Convert the caption lines of all the records into a JSON list of strings, one string per line, omitting blank lines. Exclude the pictures themselves from the output.

SOURCE MATERIAL below:

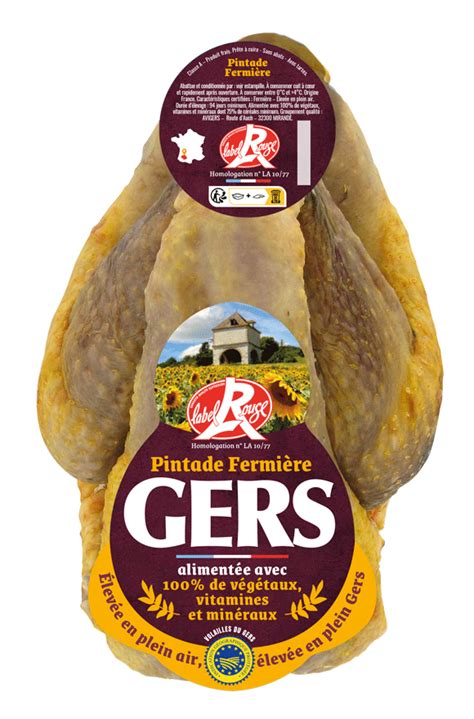 Pintade Fermi Re Label Rouge Poulet Du Gers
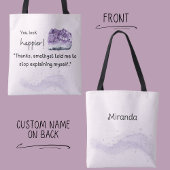 You look happier! Amethyst Crystal Lover Tote Tote Bag
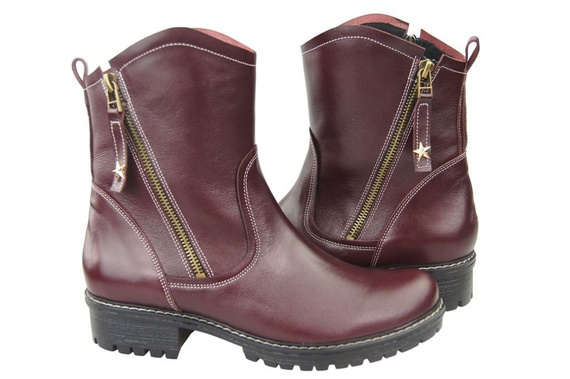 Damenstiefel Naturleder Burgund 122 ElitaBut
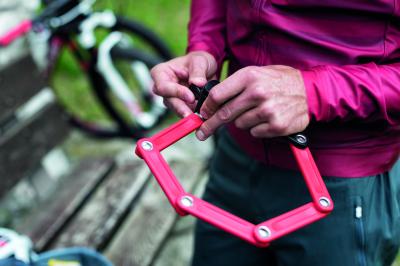 Abus Faltschloss Bordo Lite 6055K/85 mit Halter SH 6055 rot  Produktbild 2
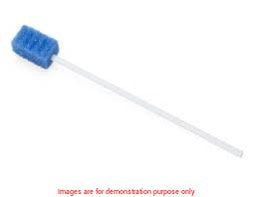 Dentips 6" Disposable Oral Swab, Untreated, Blue,Individually WrappedMedline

End of SOURCE MATERIAL.

▶ ANSWER AREA:
[
  " Pintade Fermi Re Label Rouge Poulet Du Gers",
  " You look happier! Amethyst Crystal Lover Tote Tote Bag",
  " Damenstiefel Naturleder Burgund 122 ElitaBut",
  " Abus Faltschloss Bordo Lite 6055K/85 mit Halter SH 6055 rot  Produktbild 2",
  " Dentips 6\" Disposable Oral Swab, Untreated, Blue,Individually WrappedMedline"
]